▶ REQUIREMENT: Please copy the listing below line for line, reproducing every entry and answer without any change.

(Stored entries)
####################

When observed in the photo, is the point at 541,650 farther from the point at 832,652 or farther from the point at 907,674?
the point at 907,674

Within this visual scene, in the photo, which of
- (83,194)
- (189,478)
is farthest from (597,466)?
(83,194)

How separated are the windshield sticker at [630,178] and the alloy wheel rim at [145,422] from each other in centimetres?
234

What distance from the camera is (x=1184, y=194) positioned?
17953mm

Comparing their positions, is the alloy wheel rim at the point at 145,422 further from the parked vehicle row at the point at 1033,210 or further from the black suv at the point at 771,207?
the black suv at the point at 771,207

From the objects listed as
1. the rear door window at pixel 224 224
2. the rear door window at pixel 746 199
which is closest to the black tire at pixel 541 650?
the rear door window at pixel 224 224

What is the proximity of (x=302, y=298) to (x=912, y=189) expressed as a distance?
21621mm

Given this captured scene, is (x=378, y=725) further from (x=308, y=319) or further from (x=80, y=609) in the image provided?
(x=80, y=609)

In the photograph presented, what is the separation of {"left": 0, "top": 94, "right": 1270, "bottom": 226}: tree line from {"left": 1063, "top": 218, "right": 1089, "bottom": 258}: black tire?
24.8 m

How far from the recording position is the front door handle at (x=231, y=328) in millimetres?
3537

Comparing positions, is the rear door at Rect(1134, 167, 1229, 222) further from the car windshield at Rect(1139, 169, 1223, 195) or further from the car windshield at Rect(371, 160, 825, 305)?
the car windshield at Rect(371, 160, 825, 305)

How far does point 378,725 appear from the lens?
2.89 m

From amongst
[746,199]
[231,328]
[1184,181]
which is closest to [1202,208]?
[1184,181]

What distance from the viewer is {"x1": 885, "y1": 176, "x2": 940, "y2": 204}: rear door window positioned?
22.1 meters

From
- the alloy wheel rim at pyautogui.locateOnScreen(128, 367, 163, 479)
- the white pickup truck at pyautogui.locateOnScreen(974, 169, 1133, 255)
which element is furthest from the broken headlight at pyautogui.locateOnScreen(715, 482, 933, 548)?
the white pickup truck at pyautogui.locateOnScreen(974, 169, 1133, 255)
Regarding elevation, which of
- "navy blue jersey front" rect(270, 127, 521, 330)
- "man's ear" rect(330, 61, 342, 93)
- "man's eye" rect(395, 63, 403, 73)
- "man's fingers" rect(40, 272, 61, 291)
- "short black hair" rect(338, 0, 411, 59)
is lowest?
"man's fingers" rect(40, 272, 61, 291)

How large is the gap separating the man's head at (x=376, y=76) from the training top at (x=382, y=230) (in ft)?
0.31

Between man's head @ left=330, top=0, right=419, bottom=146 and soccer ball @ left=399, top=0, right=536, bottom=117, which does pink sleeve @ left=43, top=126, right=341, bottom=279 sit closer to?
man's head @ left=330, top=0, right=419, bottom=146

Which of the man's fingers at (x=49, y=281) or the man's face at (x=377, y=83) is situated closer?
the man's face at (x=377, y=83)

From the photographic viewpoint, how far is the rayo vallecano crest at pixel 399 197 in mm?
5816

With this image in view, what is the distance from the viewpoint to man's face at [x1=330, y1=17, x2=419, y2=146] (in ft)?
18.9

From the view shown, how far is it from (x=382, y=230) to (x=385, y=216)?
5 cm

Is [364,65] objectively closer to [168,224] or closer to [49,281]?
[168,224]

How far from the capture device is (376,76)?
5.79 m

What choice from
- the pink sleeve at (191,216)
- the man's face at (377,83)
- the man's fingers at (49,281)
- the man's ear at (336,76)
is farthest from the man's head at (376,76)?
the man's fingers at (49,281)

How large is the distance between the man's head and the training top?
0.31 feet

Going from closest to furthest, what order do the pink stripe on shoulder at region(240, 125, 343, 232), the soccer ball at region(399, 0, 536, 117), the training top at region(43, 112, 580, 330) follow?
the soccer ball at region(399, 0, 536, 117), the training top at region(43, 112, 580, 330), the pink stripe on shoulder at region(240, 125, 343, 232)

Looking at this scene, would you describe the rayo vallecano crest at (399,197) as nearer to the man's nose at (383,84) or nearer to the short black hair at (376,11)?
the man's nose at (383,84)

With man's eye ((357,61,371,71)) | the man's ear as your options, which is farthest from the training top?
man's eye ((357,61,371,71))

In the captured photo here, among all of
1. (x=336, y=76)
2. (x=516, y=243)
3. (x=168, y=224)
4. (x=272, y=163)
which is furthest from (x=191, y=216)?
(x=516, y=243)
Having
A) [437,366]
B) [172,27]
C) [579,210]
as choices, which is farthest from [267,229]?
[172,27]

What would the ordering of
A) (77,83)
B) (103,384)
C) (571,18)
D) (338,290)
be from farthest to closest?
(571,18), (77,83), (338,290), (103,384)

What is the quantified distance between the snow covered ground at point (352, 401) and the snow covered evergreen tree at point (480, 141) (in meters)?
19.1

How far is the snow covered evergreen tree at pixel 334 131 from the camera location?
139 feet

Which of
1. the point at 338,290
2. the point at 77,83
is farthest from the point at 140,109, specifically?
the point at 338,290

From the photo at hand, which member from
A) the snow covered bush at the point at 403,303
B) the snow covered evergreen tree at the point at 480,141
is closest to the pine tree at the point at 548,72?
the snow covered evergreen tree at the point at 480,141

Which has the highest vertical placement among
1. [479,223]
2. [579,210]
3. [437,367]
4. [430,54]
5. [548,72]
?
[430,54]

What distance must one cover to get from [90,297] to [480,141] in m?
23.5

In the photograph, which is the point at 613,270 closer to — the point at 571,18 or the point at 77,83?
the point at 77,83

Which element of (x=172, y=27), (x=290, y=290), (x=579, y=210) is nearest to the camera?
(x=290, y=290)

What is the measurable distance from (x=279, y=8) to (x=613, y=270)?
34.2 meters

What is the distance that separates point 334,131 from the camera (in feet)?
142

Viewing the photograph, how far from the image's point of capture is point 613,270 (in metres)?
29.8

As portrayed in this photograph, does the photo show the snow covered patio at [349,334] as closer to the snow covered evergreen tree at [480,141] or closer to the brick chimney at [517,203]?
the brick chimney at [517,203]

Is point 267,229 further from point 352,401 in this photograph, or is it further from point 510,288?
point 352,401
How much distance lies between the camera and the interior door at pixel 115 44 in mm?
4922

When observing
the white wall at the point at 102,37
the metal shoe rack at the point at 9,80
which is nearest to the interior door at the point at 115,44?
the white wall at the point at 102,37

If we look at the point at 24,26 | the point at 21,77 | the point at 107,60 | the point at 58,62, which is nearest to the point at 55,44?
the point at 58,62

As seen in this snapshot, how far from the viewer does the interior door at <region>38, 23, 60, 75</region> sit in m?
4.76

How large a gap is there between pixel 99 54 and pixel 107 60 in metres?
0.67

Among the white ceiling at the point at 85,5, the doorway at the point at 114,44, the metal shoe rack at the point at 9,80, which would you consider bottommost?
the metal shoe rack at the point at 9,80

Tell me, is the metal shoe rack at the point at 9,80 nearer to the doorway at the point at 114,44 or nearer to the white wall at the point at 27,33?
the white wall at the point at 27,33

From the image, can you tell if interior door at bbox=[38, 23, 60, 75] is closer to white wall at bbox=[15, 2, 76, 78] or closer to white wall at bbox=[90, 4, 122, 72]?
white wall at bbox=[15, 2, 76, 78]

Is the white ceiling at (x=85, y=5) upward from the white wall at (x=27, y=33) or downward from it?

####################

▶ SOLUTION:
When observed in the photo, is the point at 541,650 farther from the point at 832,652 or farther from the point at 907,674?
the point at 907,674

Within this visual scene, in the photo, which of
- (83,194)
- (189,478)
is farthest from (597,466)?
(83,194)

How separated are the windshield sticker at [630,178] and the alloy wheel rim at [145,422] from each other in centimetres?
234

What distance from the camera is (x=1184, y=194) positioned?
17953mm

Comparing their positions, is the alloy wheel rim at the point at 145,422 further from the parked vehicle row at the point at 1033,210 or further from the black suv at the point at 771,207?
the black suv at the point at 771,207

From the objects listed as
1. the rear door window at pixel 224 224
2. the rear door window at pixel 746 199
which is closest to the black tire at pixel 541 650?
the rear door window at pixel 224 224

What is the proximity of (x=302, y=298) to (x=912, y=189) expressed as a distance?
21621mm

Given this captured scene, is (x=378, y=725) further from (x=308, y=319) or further from (x=80, y=609) in the image provided?
(x=80, y=609)

In the photograph presented, what is the separation of {"left": 0, "top": 94, "right": 1270, "bottom": 226}: tree line from {"left": 1063, "top": 218, "right": 1089, "bottom": 258}: black tire?
24.8 m

How far from the recording position is the front door handle at (x=231, y=328) in millimetres?
3537

Comparing positions, is the rear door at Rect(1134, 167, 1229, 222) further from the car windshield at Rect(1139, 169, 1223, 195) or further from the car windshield at Rect(371, 160, 825, 305)?
the car windshield at Rect(371, 160, 825, 305)

How far does point 378,725 appear from the lens?
2.89 m

From amongst
[746,199]
[231,328]
[1184,181]
which is closest to [1202,208]?
[1184,181]

What distance from the viewer is {"x1": 885, "y1": 176, "x2": 940, "y2": 204}: rear door window positioned?
22.1 meters

From
- the alloy wheel rim at pyautogui.locateOnScreen(128, 367, 163, 479)
- the white pickup truck at pyautogui.locateOnScreen(974, 169, 1133, 255)
which element is furthest from the broken headlight at pyautogui.locateOnScreen(715, 482, 933, 548)?
the white pickup truck at pyautogui.locateOnScreen(974, 169, 1133, 255)
Regarding elevation, which of
- "navy blue jersey front" rect(270, 127, 521, 330)
- "man's ear" rect(330, 61, 342, 93)
- "man's eye" rect(395, 63, 403, 73)
- "man's fingers" rect(40, 272, 61, 291)
- "short black hair" rect(338, 0, 411, 59)
is lowest?
"man's fingers" rect(40, 272, 61, 291)

How large is the gap separating the man's head at (x=376, y=76) from the training top at (x=382, y=230) (in ft)?
0.31

Between man's head @ left=330, top=0, right=419, bottom=146 and soccer ball @ left=399, top=0, right=536, bottom=117, which does pink sleeve @ left=43, top=126, right=341, bottom=279 sit closer to?
man's head @ left=330, top=0, right=419, bottom=146

Which of the man's fingers at (x=49, y=281) or the man's face at (x=377, y=83) is situated closer?
the man's face at (x=377, y=83)

From the photographic viewpoint, how far is the rayo vallecano crest at pixel 399 197 in mm?
5816

With this image in view, what is the distance from the viewpoint to man's face at [x1=330, y1=17, x2=419, y2=146] (in ft)?
18.9

From the view shown, how far is it from (x=382, y=230) to (x=385, y=216)?
5 cm

Is [364,65] objectively closer to [168,224] or closer to [49,281]?
[168,224]

How far from the capture device is (376,76)?
5.79 m

What choice from
- the pink sleeve at (191,216)
- the man's face at (377,83)
- the man's fingers at (49,281)
- the man's ear at (336,76)
is farthest from the man's head at (376,76)?
the man's fingers at (49,281)

How large is the distance between the man's head and the training top?
0.31 feet

Going from closest to furthest, what order do the pink stripe on shoulder at region(240, 125, 343, 232), the soccer ball at region(399, 0, 536, 117), the training top at region(43, 112, 580, 330) follow?
the soccer ball at region(399, 0, 536, 117), the training top at region(43, 112, 580, 330), the pink stripe on shoulder at region(240, 125, 343, 232)

Looking at this scene, would you describe the rayo vallecano crest at (399,197) as nearer to the man's nose at (383,84) or nearer to the short black hair at (376,11)?
the man's nose at (383,84)

With man's eye ((357,61,371,71)) | the man's ear as your options, which is farthest from the training top?
man's eye ((357,61,371,71))

In the captured photo here, among all of
1. (x=336, y=76)
2. (x=516, y=243)
3. (x=168, y=224)
4. (x=272, y=163)
which is furthest from (x=191, y=216)?
(x=516, y=243)
Having
A) [437,366]
B) [172,27]
C) [579,210]
as choices, which is farthest from [267,229]?
[172,27]

What would the ordering of
A) (77,83)
B) (103,384)
C) (571,18)
D) (338,290)
be from farthest to closest?
(571,18), (77,83), (338,290), (103,384)

What is the quantified distance between the snow covered ground at point (352, 401) and the snow covered evergreen tree at point (480, 141) (in meters)?
19.1

How far is the snow covered evergreen tree at pixel 334 131 from the camera location?
139 feet

Which of
1. the point at 338,290
2. the point at 77,83
is farthest from the point at 140,109, specifically?
the point at 338,290

From the photo at hand, which member from
A) the snow covered bush at the point at 403,303
B) the snow covered evergreen tree at the point at 480,141
is closest to the pine tree at the point at 548,72?
the snow covered evergreen tree at the point at 480,141

Which has the highest vertical placement among
1. [479,223]
2. [579,210]
3. [437,367]
4. [430,54]
5. [548,72]
?
[430,54]

What distance must one cover to get from [90,297] to [480,141] in m?
23.5

In the photograph, which is the point at 613,270 closer to — the point at 571,18 or the point at 77,83?
the point at 77,83

Which element of (x=172, y=27), (x=290, y=290), (x=579, y=210) is nearest to the camera?
(x=290, y=290)

What is the measurable distance from (x=279, y=8) to (x=613, y=270)?
34.2 meters

What is the distance that separates point 334,131 from the camera (in feet)?
142

Viewing the photograph, how far from the image's point of capture is point 613,270 (in metres)?
29.8

As portrayed in this photograph, does the photo show the snow covered patio at [349,334] as closer to the snow covered evergreen tree at [480,141] or closer to the brick chimney at [517,203]?
the brick chimney at [517,203]

Is point 267,229 further from point 352,401 in this photograph, or is it further from point 510,288?
point 352,401
How much distance lies between the camera and the interior door at pixel 115 44 in mm?
4922

When observing
the white wall at the point at 102,37
the metal shoe rack at the point at 9,80
which is nearest to the interior door at the point at 115,44?
the white wall at the point at 102,37

If we look at the point at 24,26 | the point at 21,77 | the point at 107,60 | the point at 58,62, which is nearest to the point at 55,44?
the point at 58,62

As seen in this snapshot, how far from the viewer does the interior door at <region>38, 23, 60, 75</region> sit in m?
4.76

How large a gap is there between pixel 99 54 and pixel 107 60 in metres?
0.67

Among the white ceiling at the point at 85,5, the doorway at the point at 114,44, the metal shoe rack at the point at 9,80, which would you consider bottommost?
the metal shoe rack at the point at 9,80

Tell me, is the metal shoe rack at the point at 9,80 nearer to the doorway at the point at 114,44 or nearer to the white wall at the point at 27,33?
the white wall at the point at 27,33

From the image, can you tell if interior door at bbox=[38, 23, 60, 75] is closer to white wall at bbox=[15, 2, 76, 78] or closer to white wall at bbox=[90, 4, 122, 72]?
white wall at bbox=[15, 2, 76, 78]

Is the white ceiling at (x=85, y=5) upward from the white wall at (x=27, y=33) or downward from it?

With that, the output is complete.